◆ **TO DO**: Starting with the line containing "What is the proximity" and going on through the end of the material below, give every line as a numbered list, skipping blank lines and leaving out the pictures.

◆ **RECORD EXCERPTS**:
▬▬▬

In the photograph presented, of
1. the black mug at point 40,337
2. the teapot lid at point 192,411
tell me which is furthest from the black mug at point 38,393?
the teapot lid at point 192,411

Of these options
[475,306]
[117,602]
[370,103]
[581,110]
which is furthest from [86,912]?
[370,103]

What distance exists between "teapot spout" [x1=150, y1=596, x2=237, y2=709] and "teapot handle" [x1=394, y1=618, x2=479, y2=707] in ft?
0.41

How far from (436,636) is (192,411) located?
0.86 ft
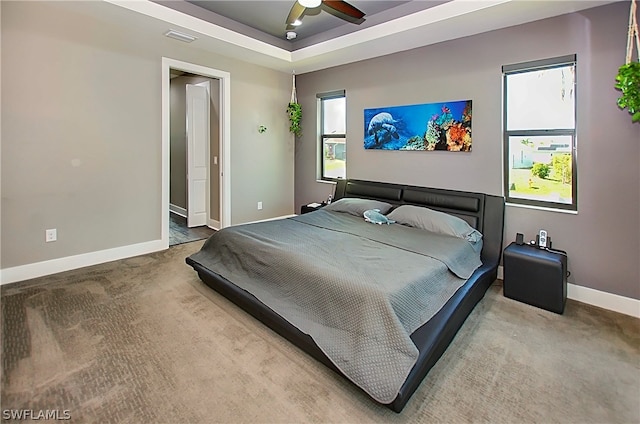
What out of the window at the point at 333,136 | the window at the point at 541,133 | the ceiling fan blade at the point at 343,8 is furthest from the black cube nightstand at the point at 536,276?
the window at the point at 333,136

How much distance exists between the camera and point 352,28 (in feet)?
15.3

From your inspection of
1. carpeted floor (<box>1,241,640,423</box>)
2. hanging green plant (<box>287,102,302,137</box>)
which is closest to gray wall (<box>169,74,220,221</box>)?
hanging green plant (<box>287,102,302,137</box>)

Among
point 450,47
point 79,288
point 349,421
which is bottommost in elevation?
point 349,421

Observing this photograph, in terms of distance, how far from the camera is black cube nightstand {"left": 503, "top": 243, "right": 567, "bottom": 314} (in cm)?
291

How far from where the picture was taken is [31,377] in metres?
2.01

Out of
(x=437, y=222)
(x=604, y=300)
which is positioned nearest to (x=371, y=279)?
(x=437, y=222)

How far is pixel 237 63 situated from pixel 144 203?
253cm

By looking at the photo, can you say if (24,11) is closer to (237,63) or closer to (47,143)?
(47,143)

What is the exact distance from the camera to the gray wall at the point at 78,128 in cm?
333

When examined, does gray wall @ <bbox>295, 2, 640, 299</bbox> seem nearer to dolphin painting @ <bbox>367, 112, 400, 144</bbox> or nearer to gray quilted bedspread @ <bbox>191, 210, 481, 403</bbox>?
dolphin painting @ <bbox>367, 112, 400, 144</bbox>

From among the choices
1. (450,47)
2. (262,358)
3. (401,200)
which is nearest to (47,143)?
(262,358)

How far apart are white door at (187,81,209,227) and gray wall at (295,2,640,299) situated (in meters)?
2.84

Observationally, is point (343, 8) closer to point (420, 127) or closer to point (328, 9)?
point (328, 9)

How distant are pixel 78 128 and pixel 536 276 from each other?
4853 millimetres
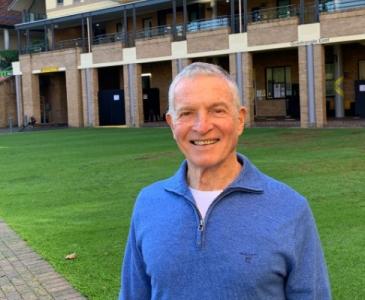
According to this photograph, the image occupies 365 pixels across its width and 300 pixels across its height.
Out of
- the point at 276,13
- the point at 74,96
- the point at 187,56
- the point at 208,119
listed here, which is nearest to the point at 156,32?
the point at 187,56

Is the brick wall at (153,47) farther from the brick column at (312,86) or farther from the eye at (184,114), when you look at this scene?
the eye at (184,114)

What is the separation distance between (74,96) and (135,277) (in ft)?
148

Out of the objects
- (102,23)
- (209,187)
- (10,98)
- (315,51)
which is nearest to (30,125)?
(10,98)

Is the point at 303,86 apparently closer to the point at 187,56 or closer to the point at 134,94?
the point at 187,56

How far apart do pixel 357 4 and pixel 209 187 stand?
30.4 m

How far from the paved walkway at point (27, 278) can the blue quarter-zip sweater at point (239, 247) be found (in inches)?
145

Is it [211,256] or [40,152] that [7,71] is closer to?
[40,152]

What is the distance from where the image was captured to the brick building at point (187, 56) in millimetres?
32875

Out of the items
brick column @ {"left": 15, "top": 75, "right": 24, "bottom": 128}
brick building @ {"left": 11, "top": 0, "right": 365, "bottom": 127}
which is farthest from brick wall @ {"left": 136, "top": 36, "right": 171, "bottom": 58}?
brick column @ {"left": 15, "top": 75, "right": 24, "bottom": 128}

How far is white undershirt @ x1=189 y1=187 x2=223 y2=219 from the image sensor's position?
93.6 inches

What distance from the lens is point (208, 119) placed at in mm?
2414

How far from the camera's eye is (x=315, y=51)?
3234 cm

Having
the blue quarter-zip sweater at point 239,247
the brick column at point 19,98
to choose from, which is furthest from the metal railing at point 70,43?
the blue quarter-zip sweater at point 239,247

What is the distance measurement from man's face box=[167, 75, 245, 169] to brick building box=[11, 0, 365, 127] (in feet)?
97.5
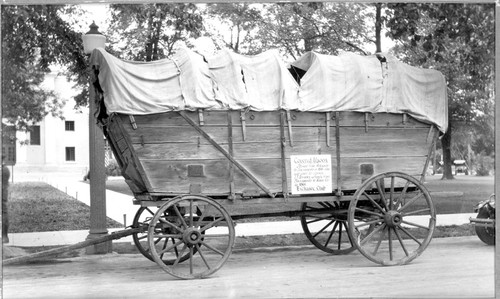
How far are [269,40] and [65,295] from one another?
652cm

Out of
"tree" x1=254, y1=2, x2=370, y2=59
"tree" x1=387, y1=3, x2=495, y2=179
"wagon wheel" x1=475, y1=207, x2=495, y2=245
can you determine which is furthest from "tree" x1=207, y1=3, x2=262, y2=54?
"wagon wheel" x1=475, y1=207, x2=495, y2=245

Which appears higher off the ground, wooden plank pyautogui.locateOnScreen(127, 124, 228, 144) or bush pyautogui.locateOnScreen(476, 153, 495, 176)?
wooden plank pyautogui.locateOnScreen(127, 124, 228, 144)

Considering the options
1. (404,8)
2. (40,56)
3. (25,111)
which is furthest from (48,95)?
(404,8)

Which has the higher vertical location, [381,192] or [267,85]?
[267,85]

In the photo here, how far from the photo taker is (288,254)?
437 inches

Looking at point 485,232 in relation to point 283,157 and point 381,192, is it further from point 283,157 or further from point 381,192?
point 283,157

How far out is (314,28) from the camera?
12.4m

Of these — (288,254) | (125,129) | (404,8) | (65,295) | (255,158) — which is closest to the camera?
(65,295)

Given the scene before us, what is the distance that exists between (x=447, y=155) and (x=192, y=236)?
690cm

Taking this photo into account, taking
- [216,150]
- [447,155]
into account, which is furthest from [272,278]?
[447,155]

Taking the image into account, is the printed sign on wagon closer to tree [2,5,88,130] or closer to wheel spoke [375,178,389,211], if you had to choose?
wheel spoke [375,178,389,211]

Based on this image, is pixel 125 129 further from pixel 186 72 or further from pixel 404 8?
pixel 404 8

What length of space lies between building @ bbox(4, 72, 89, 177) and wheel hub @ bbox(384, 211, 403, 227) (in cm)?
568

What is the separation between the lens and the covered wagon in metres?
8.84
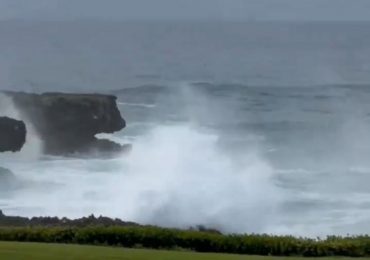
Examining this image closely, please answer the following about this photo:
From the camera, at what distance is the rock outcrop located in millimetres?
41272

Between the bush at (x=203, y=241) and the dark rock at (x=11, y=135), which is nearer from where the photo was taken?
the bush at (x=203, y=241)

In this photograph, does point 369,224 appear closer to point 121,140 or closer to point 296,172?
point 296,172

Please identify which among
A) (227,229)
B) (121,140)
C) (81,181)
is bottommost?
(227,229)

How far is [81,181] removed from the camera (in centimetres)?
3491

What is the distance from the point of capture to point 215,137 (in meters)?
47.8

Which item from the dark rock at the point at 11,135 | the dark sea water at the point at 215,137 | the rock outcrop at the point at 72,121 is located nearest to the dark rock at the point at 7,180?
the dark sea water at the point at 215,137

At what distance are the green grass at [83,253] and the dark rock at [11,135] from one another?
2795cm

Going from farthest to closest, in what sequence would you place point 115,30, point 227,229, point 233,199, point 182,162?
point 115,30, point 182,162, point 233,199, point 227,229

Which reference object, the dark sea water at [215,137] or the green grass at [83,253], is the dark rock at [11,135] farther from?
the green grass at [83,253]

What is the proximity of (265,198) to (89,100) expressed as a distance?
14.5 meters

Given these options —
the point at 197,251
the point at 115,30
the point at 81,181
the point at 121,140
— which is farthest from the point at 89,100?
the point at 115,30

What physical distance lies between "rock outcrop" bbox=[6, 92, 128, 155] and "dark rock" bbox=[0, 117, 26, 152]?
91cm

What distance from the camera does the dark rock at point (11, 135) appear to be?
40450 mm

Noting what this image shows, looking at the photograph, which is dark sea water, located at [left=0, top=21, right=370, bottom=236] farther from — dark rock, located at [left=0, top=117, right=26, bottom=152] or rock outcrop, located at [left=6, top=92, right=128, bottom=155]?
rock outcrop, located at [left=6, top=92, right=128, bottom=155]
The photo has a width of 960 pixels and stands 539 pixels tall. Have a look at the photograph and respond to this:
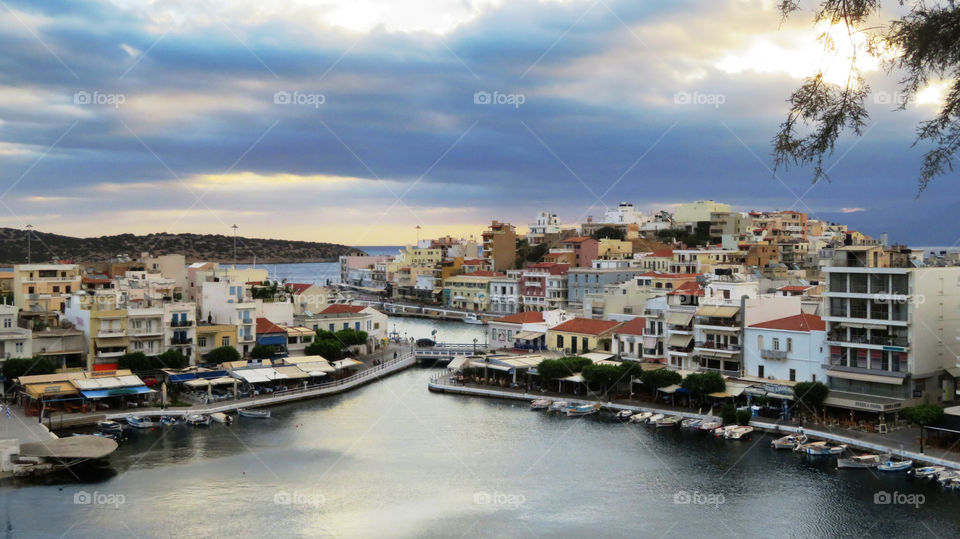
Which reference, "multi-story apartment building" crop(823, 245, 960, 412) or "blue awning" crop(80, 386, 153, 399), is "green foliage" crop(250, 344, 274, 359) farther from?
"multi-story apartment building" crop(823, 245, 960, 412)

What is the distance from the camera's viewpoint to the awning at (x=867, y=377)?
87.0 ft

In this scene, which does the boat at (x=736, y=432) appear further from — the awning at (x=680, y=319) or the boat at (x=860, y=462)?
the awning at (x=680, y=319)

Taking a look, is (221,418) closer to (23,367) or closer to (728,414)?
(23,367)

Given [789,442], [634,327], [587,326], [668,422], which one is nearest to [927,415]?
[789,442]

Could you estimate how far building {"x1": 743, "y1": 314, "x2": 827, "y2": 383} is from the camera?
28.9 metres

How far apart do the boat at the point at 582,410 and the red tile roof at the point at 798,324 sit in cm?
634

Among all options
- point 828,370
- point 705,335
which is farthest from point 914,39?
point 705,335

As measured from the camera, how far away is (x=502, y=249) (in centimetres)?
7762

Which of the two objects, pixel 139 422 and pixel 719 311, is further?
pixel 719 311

▬▬▬

◆ **PROBLEM SOLUTION**:
1. What is the proximity of (265,198) to (89,100) expressed as a distance?
2. 14.5 meters
3. Given these options —
4. the point at 197,251
5. the point at 115,30
6. the point at 81,181
7. the point at 121,140
8. — which is farthest from the point at 89,100?
9. the point at 115,30
10. What physical distance lies between "rock outcrop" bbox=[6, 92, 128, 155] and "dark rock" bbox=[0, 117, 26, 152]?
11. 91cm
12. What distance from the camera does the dark rock at point (11, 135) appear to be?
13. 40450 mm
14. Noting what this image shows, looking at the photograph, which is dark sea water, located at [left=0, top=21, right=370, bottom=236] farther from — dark rock, located at [left=0, top=117, right=26, bottom=152] or rock outcrop, located at [left=6, top=92, right=128, bottom=155]?
15. rock outcrop, located at [left=6, top=92, right=128, bottom=155]
16. The photo has a width of 960 pixels and stands 539 pixels tall. Have a look at the photograph and respond to this:
17. Which reference, "multi-story apartment building" crop(823, 245, 960, 412) or "blue awning" crop(80, 386, 153, 399), is "green foliage" crop(250, 344, 274, 359) farther from?
18. "multi-story apartment building" crop(823, 245, 960, 412)
19. What is the distance from the camera's viewpoint to the awning at (x=867, y=377)?
20. 87.0 ft
21. In this scene, which does the boat at (x=736, y=432) appear further from — the awning at (x=680, y=319) or the boat at (x=860, y=462)?
22. the awning at (x=680, y=319)
23. Taking a look, is (221,418) closer to (23,367) or closer to (728,414)?
24. (23,367)
25. Given [789,442], [634,327], [587,326], [668,422], which one is nearest to [927,415]?
26. [789,442]
27. Could you estimate how far building {"x1": 743, "y1": 314, "x2": 827, "y2": 383} is from the camera?
28. 28.9 metres
29. How far apart do the boat at the point at 582,410 and the red tile roof at the point at 798,324 sit in cm?
30. 634
31. Among all options
32. - point 828,370
33. - point 705,335
34. which is farthest from point 914,39?
35. point 705,335
36. As measured from the camera, how far away is (x=502, y=249) (in centimetres)?
37. 7762
38. Which of the two objects, pixel 139 422 and pixel 719 311, is further?
39. pixel 719 311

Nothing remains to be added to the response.